Indeed, while “Midway” is a sloppy piece of filmmaking (abrupt transitions in narration and tone plague the footage before and after the battle), the all-too-real stakes make it easy to see why, even today, it remains a startling and surprising work. Almost the exact opposite is true for “She Wore a Yellow Ribbon,” a handsomely-photographed, technically flawless production that manages to conjure less drama than my average trip to the corner bodega.

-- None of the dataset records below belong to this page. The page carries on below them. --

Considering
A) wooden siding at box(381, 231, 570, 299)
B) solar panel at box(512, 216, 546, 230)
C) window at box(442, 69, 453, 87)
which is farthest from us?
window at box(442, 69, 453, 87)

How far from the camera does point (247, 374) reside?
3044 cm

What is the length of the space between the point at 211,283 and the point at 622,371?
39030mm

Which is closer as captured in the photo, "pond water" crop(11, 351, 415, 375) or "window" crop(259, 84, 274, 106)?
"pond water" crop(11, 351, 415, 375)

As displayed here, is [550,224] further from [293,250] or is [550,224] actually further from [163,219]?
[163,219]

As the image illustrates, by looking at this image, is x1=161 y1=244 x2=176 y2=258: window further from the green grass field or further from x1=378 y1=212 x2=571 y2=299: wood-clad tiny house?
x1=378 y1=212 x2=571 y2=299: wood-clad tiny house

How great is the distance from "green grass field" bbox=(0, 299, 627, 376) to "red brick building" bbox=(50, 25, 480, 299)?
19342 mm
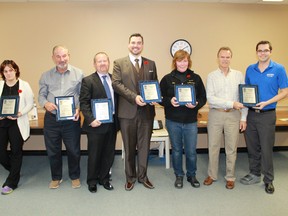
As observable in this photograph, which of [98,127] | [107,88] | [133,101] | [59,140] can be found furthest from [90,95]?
[59,140]

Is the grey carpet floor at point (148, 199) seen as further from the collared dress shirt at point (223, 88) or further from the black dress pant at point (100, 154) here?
the collared dress shirt at point (223, 88)

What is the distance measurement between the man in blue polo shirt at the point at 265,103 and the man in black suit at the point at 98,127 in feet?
5.48

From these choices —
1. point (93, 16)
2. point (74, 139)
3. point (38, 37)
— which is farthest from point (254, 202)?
point (38, 37)

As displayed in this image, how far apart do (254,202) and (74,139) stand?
2.19 m

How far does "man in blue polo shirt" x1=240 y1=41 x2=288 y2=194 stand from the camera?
122 inches

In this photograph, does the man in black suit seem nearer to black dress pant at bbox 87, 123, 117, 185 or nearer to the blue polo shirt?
black dress pant at bbox 87, 123, 117, 185

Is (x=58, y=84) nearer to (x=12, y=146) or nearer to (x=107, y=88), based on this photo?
(x=107, y=88)

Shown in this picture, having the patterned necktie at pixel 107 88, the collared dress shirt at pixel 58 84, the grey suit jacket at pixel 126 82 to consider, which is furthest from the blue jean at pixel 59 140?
the grey suit jacket at pixel 126 82

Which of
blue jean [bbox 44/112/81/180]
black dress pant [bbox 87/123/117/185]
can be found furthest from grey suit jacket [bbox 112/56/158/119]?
blue jean [bbox 44/112/81/180]

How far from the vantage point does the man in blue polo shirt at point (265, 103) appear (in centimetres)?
309

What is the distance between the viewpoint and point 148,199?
10.1 feet

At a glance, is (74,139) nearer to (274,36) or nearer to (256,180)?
(256,180)

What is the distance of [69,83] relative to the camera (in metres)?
3.16

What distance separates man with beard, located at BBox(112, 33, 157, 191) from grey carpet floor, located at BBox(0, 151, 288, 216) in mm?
330
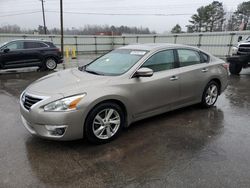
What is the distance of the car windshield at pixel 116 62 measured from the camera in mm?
3709

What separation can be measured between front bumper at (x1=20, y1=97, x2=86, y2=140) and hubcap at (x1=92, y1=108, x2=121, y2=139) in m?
0.25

The film follows John Wayne’s Captain Nathan Brittles in the last week before his more-or-less forced retirement from the cavalry – nominally, he’s been tasked with delivering his commanding officer’s wife and niece to an eastbound stagecoach and curbing a Native American uprising in the wake of Little Big Horn, but the most concern Wayne manages to muster for these threats is a barely-perceivable frown. His plan to quell the rebellion, once put into motion, is hilariously abrupt, more worthy of the climax to a Marx Brothers parody than a classic Ford thriller. Brittles dedicates far more time to chastising his leading officers, who are stuck in a dull-as-dirt competition for the heart of the CO’s niece, Joanne Dru. There should be some hay to make here in the uneasy jealousy of two men fighting both for Dru’s affection and command of the troop, but neither character provides much of any reason to care for their fate – which might explain the film’s just-kidding last-minute turn to bring Wayne back.
There’s glimmers of excitement – Ben Johnson’s chief scout has a few flashes of heroism, including a daring horseback leap, that would suggest he could’ve made that love triangle far more interesting. And the cinematography certainly earned the Academy Award it won – Technicolor is extremely flattering to those eye-popping yellow and blue uniforms. But a curious lack of suspense (and an unnecessarily dragged-out “comedic” fight sequence involving Wayne’s drunkard First Sergeant) put this one pretty low on the John Ford Western totem pole.